▶ Supplied data
- - -
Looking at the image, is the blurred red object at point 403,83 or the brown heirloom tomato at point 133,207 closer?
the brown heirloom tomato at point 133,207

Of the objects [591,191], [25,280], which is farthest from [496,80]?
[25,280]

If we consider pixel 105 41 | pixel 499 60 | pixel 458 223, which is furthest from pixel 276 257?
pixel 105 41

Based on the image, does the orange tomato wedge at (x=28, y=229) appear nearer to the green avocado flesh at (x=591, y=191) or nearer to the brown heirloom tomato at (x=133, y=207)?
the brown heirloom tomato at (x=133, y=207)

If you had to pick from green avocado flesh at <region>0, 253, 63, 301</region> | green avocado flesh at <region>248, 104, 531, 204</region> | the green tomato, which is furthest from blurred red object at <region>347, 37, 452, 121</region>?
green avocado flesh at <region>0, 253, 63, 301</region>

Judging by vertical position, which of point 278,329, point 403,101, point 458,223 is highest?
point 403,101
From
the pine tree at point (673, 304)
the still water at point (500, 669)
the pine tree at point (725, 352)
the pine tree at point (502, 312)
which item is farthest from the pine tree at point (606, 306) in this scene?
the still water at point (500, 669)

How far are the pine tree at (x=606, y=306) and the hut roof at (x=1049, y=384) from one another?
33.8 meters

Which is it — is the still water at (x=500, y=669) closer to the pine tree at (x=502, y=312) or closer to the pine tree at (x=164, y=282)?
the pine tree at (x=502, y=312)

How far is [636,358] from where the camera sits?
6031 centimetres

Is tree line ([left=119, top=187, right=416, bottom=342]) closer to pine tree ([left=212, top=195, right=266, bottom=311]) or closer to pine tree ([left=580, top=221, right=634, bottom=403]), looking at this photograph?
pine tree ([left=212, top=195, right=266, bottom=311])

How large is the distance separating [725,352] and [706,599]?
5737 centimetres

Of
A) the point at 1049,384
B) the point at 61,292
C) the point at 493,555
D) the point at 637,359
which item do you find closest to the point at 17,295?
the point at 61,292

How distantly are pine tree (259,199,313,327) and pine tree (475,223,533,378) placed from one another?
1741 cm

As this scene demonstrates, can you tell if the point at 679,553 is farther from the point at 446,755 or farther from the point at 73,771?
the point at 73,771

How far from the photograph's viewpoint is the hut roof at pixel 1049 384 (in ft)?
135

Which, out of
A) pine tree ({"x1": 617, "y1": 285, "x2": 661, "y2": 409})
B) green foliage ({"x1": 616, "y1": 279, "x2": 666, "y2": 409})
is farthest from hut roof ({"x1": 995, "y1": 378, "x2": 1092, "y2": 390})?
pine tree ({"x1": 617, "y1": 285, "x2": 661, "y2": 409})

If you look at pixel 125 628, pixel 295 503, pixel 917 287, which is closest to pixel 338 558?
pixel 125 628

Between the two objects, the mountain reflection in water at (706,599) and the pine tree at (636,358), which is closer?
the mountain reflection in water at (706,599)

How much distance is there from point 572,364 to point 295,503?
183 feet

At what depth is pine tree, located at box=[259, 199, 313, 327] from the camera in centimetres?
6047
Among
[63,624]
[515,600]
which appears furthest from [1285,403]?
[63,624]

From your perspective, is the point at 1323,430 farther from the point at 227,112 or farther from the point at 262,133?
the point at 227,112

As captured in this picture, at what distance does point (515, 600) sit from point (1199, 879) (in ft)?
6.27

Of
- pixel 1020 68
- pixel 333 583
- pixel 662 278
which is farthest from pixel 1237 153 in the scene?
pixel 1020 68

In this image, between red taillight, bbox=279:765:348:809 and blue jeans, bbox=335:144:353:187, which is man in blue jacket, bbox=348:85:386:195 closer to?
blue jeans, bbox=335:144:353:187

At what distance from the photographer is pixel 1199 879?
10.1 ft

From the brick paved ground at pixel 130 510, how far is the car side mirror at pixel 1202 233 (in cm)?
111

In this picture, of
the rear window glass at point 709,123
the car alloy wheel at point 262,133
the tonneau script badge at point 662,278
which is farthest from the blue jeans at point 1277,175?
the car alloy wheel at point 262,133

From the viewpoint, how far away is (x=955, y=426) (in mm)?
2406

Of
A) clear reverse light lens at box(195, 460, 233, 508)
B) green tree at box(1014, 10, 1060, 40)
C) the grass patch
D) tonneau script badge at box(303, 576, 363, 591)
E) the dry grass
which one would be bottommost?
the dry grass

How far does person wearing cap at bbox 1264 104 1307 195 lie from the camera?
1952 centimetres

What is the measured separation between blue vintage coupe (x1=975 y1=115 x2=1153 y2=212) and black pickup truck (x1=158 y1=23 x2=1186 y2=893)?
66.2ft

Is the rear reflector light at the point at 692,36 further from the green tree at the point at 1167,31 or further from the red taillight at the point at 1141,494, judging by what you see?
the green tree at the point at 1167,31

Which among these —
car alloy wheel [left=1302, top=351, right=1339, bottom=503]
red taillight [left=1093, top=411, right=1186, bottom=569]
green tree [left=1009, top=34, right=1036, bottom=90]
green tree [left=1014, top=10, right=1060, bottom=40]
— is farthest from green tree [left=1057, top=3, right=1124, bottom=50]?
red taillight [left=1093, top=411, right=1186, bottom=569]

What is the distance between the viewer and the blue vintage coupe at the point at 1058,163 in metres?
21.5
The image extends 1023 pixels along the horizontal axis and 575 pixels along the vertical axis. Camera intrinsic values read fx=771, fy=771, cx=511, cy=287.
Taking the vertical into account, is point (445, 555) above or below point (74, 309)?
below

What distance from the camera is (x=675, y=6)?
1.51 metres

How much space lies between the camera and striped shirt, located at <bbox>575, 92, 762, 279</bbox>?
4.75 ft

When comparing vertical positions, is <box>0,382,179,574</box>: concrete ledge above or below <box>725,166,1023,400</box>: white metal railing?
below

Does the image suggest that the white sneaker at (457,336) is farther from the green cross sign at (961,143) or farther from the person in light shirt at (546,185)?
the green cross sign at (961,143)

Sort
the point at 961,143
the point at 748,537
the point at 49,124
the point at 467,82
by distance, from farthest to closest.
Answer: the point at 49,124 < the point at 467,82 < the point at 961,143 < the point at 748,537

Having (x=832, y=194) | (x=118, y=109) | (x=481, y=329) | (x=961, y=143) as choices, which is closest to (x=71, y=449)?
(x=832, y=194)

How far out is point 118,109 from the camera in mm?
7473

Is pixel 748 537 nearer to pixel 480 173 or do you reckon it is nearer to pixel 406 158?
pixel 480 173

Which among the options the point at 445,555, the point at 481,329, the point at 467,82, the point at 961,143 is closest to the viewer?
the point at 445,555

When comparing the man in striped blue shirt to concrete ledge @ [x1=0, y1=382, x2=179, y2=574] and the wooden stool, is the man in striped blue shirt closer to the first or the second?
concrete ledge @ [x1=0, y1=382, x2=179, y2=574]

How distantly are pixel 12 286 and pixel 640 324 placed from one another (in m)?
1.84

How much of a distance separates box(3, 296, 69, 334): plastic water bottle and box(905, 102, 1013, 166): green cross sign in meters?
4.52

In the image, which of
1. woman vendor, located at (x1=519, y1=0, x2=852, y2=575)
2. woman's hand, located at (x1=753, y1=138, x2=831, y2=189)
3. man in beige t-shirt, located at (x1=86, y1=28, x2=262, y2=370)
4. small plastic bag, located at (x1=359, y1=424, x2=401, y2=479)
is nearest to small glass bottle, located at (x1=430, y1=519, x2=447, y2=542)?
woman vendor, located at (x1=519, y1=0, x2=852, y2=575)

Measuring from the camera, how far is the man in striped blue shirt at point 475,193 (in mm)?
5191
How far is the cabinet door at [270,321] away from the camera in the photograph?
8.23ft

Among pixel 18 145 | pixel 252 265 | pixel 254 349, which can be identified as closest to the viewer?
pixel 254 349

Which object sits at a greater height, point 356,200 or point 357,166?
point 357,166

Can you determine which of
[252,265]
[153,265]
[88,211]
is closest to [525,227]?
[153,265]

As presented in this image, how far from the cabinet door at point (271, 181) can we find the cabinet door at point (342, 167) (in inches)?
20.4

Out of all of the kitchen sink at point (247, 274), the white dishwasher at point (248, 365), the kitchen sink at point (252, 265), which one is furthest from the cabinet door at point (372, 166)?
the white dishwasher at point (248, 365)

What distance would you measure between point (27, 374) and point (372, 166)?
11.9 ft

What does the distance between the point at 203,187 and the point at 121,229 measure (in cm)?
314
- - -
▶ To be done
Render the lines from the one containing "Does the image" up to and including the one containing "Answer: the point" as a JSON list of strings, one string per line, with blank lines left out.

▶ Reply
[
  "Does the image suggest that the white sneaker at (457,336) is farther from the green cross sign at (961,143) or farther from the person in light shirt at (546,185)?",
  "the green cross sign at (961,143)",
  "Sort",
  "the point at 961,143",
  "the point at 748,537",
  "the point at 49,124",
  "the point at 467,82",
  "by distance, from farthest to closest.",
  "Answer: the point at 49,124 < the point at 467,82 < the point at 961,143 < the point at 748,537"
]